▸ Text excerpt

########

We also have to keep in mind that the 'wrong thing' is often depending on circumstances - something that is very hard to code in a function. Sometimes, accepting a bribe to go to war may be a good thing, sometimes it isn't. Discerning this is, for now, the sole territory of the human players. I guess that incorporating the nuances people are demanding and incorporating them in such a fashion they'll work consistently is beyond the current capacity of any games developper.

As it is, Stardock prouded itself on creating an AI that didn't need to resort to cheating to provide a challenge to players. Compared to many other games, this is quite a unique feature and something they did deliver. They never claimed the AI would be unbeatable. They claimed it would be bound to the same rules as human players and this is quite a stringent restriction they put on themselves. Given the limited space they allowed themselves, I have to say they did a pretty good job.
Reply #31 Top
Though I respect your well written critics, based on your gameplay experiences, I'd say it's unfair to compare GalCiv 2 with the Civ series based on the AI coding. At least in GalCiv2 the ''decent-but-still-stupid - AI- the-hardcores-will never-be-content-with'' doesn't cheat at respectable difficulty levels, while in a medium game of Civ 4 you can witness ruthless AIs constantly declaring wars out of a whim, with no reason. I like to know the motives to go to war. Firaxis' AI ( Civ III & 4 ) constantly cheat and instantly trade techs between them; the human player can't. In GalCiv2 you can easily ( maybe too much I admit ) trade techs even at higher levels. This makes the game easier, but at least an ally is an ally and won't break the treaties without motives.

I never played a TBS - even the best of the best , including my fave Moo2 - presenting a constant challenge through the later stages of a long campaign. Dominating a GalCiv 2 map is no more tedious than a dozen classics out there.
Reply #32 Top
@Master Marcus

And I can see by your Icon you played Alpha Centauri, a fun TBS that suffered from all the issues that you mentioned, but was still great.

Ultimately, I don't think the issue is with GalCiv II, it's with what TBS is and what it isn't.
I like the game, it offers a challenge, and I feel like most of the people that post about "issues" with the AI aren't considerate enough of the difficulty writing AI.

If you want to make a game moddable, then most of the AI goes out the window: AI that can be written for a game depends on a finite set of rules to be cross-referenced and evalutated, and modding opens that up many times over.

I guess I also don't understand these complaints. Seriously: if you're griping about GalCiv II so much, load up some of these classic TBS games. See how many more issues with AI come forth.

Personally, I'm more than satisfied with this game, and yes, things need to get fixed. This is why patches were invented! This isn't some huge operation bankrolled by EA or the like, this is an independent game, and I've seen amazing work out of this team.







Reply #33 Top
a fun TBS that suffered from all the issues that you mentioned,


Right! I loved that game but once you had hybrid forest it was all over for the AI. (just one of several things)
Reply #34 Top
@userfriendly
I for one hope that an expansion is an AI focused expansion and not just candy. Eg. Some would like additional races added or more ship components etc... Well Adding another race is just cosmetic. More ship componets etc is a nice to have but doesnt really change much since the combat system is already laid out. -unless another dimension is ALSO added eg. Ability to capture other ships during combat or something.

########

▸ Aim of the exercise
Can you rewrite the GalCiv 2 forum thread from the words "I never played" through "classics out there.", swapping "campaign" for "game"?

▸ Stored data
########

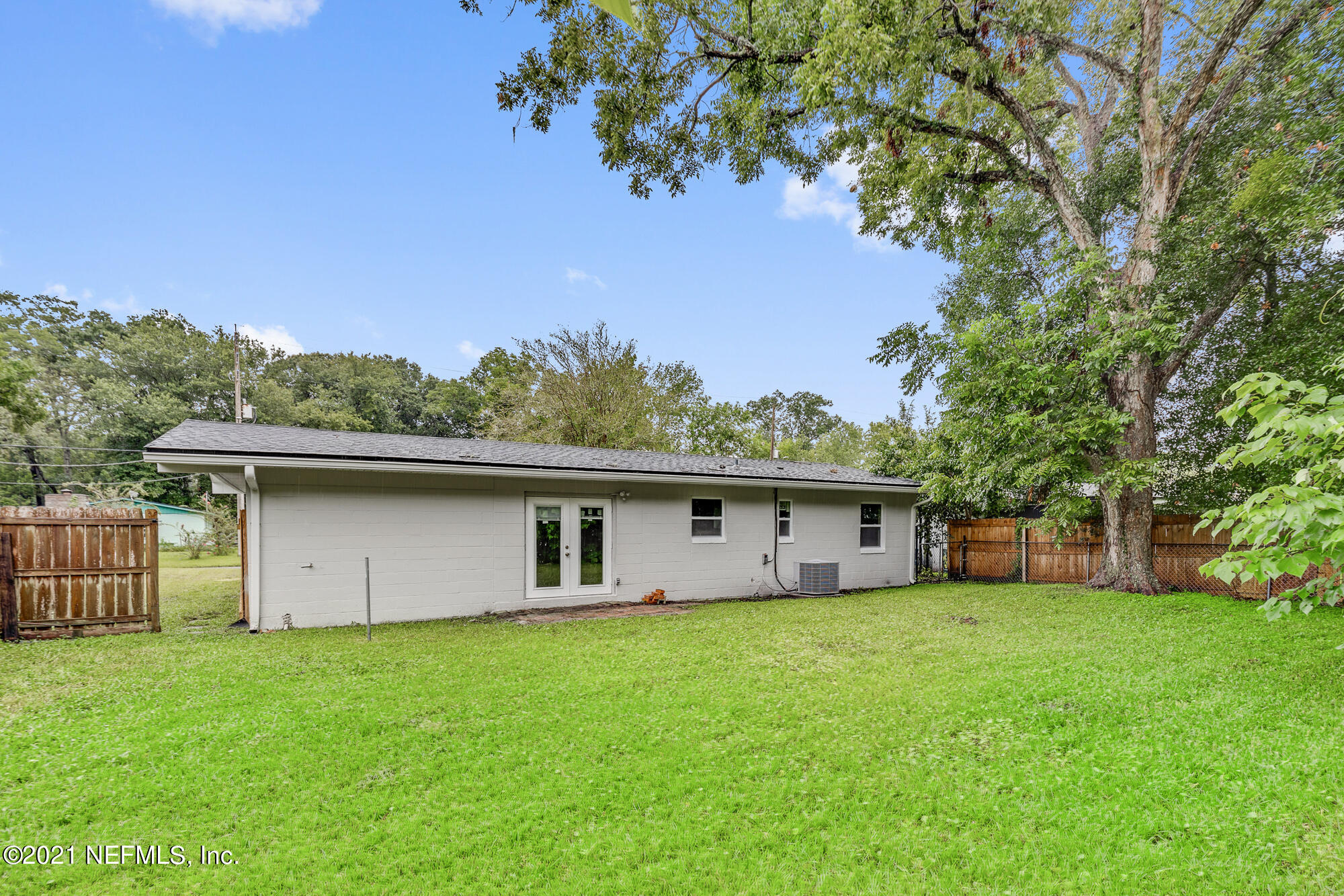 5231 Woodcrest Road Jacksonville, FL 32205 - Photo 14 of 15 Low Res MLS Size (17 of 18)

########

▸ Problem solution
I never played a TBS - even the best of the best , including my fave Moo2 - presenting a constant challenge through the later stages of a long game. Dominating a GalCiv 2 map is no more tedious than a dozen classics out there.